I pueri dilagarono oltre l’avvallamento e si sparsero in ogni direzione, proprio come aveva programmato il mandante dell’eccidio, l’anticristo che rimase a osservare senza battere ciglio.
Poteva essere orgoglioso delle proprie azioni, lui che aveva già partecipato a una guerra santa, perché un’altra se l’era procacciata da sé, contro bambini e bambine di nessuna colpa, del tutto inermi, figli prediletti di Dio, amati da Gesù, santi innocenti.
La sera avrebbe reso grazie a Dio per avere concesso a lui l’onore di avere disperso il cammino eretico degli stolti pueri.
Perché il vescovo non chiamò anche me a testimoniare nella sua cattedrale? Lui a rendere grazie a Dio, io a gridare: perché? perché, Signore Nostro Giusto e Misericordioso?

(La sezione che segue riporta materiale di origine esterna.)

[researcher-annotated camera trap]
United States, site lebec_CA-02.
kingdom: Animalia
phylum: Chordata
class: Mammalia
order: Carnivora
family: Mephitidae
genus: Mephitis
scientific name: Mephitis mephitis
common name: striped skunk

I pueri si rannicchiarono nelle buche, gattonarono su per la collina come leprotti in fuga disperata, si fermarono annichiliti e levarono alte le braccia in segno di resa… si inginocchiarono e giunsero le mani… ma niente servì a niente e la strage degli innocenti proseguì irrorando di sangue i fiori selvatici.